Emotional Quota

I think I’m just having a bad day.

I think it finally hit me that my boss is gone, that my project director is on the tail end of his tenure and before the changes begin to resemble anything like our previous team's chemistry—it’s going to be a rough restart. 

I think my PMS has decided that instead of gradually affecting me it said: “FUCKIT, YOU’RE GONNA FEEL ALL THE FEELZ TODAY.”

I think I'm super frustrated that every single Shiba Inu breeder I’ve reached out to has not given me anything close to a confirmation or even concrete information.
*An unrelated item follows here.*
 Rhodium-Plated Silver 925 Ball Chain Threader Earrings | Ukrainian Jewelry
At this point I've easily contacted over a dozen by now. I've searched the entire West Coast + Nevada + Arizona and I still can't get someone to take my deposit.
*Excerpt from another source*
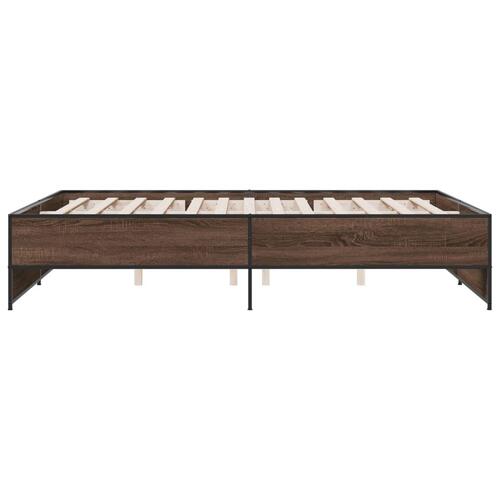Sengestel 140x200 cm konstrueret træ og metal brun egetræ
I think the fact that I want to burst into tears on my walk home is amplified by the fact there is no one to unleash this emotional wrath on as soon as I arrive. 

That last one is a big one.

That one always makes me feel especially crazy. It’s like a vicious cycle. I end up sobbing out of control because there is no one there to console me.

I just laughed out loud as I typed that last sentence. I want to cry because there is no one to cry to. Anyways… I’ve gotten out all the tears for the day. The emotional quota has been filled. 

You get five minutes—only. 

PS. I owe you a post about my travels. I owe you posts in general. They’re coming.